La Chiesa tutta è oggi in festa perché può presentare alla vene-
razione ed alla imitazione dei suoi figli e delle sue figlie una nuova
Beata: Maria Enrica Dominici delle Suore di Sant’Anna e della
Provvidenza!
Ad una prima impressione, la vicenda terrena della Beata Maria
Enrica - la cui biografia abbiamo or ora ascoltato - sembra quella
ordinaria di una Religiosa vissuta nella seconda metà
dell’ottocento, e pertanto legata e condizionata da una mentalità,
che oggi potrebbe apparire sorpassata.
Ma appena noi ci addentriamo nell’approfondimento e nella
contemplazione di quest’anima, vi scorgiamo una ricchezza, una
fecondità, una modernità che ci affascinano e ci trascinano. Siamo
aiutati in questo spirituale scandaglio sia dalle testimonianze di
coloro che l’hanno conosciuta ed hanno vissuto per anni accanto a lei,
come pure dall’«Autobiografia» e dal «Diario», scritti per
ordine del Direttore spirituale, e dalle numerose Lettere, che di
lei ci rimangono.
Maria Enrica Dominici è stata, anzitutto, una donna, una
religiosa, che ha avuto e sperimentato, in maniera forte e viva, il
sentimento della fragilità essenziale dell’essere umano e il senso
della assoluta grandezza e trascendenza di Dio. È il messaggio
fondamentale che, già nell’Antico Testamento, aveva trovato nel
libro del profeta Isaia una delle sue più alte espressioni teologiche
e poeti. Il che: «Ogni uomo è come l’erba e tutta la sua gloria
è come un fiore del campo... Secca l’erba, appassisce il fiore,
ma la parola del nostro Dio dura sempre... Dio eterno è il
Signore, creatore di tutta la terra» (Is. 40, 6. 8. 28;
cfr. 1 Petr. 1, 24). La grandezza di Dio manifesta, per
contrasto, la povertà essenziale dell’uomo; e questi, pertanto,
diventa qualcosa soltanto nella misura in cui riconosce la propria
dipendenza da Dio, e vale nella misura in cui coscientemente agisce
alla luce della volontà dell’Altissimo.
Un messaggio chiaro, che coinvolge in particolare l’uomo
contemporaneo, il quale sente riecheggiare, a tutti i livelli, le
contestazioni nate dal fenomeno della secolarizzazione.

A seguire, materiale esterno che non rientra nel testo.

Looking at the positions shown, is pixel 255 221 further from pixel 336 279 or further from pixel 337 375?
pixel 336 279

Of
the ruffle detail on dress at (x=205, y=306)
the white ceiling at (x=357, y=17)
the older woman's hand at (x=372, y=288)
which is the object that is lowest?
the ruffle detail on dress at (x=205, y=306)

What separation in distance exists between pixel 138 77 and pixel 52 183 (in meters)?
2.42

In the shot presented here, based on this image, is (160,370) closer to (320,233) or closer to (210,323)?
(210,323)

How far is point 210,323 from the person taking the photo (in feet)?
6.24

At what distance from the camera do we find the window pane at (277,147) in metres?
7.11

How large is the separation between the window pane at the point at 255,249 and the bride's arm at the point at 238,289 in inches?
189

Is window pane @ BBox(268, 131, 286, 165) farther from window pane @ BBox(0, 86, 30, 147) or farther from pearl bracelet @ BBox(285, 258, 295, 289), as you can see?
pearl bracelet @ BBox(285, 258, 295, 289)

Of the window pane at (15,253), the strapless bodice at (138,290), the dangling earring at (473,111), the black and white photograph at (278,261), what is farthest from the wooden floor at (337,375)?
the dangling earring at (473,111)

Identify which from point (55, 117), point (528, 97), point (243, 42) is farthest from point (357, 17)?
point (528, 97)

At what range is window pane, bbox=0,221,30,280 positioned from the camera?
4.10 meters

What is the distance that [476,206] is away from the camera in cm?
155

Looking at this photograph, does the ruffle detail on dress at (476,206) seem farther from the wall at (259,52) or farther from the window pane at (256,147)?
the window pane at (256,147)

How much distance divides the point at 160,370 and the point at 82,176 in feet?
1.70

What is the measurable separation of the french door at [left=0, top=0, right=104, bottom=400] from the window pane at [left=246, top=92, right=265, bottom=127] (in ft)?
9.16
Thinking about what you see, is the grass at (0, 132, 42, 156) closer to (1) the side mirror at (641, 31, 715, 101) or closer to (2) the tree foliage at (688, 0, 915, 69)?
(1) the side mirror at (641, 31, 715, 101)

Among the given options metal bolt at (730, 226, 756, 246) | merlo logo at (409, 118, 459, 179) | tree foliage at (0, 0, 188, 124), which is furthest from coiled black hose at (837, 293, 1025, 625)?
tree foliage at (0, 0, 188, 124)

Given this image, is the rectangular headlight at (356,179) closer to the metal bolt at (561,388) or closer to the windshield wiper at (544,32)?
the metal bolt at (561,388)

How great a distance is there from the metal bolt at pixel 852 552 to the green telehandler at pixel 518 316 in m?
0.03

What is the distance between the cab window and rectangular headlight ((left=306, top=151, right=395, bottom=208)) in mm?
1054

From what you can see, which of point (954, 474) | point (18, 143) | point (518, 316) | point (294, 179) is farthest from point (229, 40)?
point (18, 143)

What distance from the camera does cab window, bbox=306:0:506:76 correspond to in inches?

Maria Enrica Dominici giovanissima comprende che val la pena
consacrare tutta la propria vita a Dio, e - come ella stessa ci
confessa - si deliziava «nel desiderio sempre crescente di farsi buona
e di servire di vero cuore il Signore»; e, riecheggiando le celebri
parole di S. Agostino (S. AUGUSTINI Confessiones, 1,
1), essa riconosce: «solo il mio Dio poteva riempire e saziare il
mio povero cuore; di tutto il resto non mi curavo».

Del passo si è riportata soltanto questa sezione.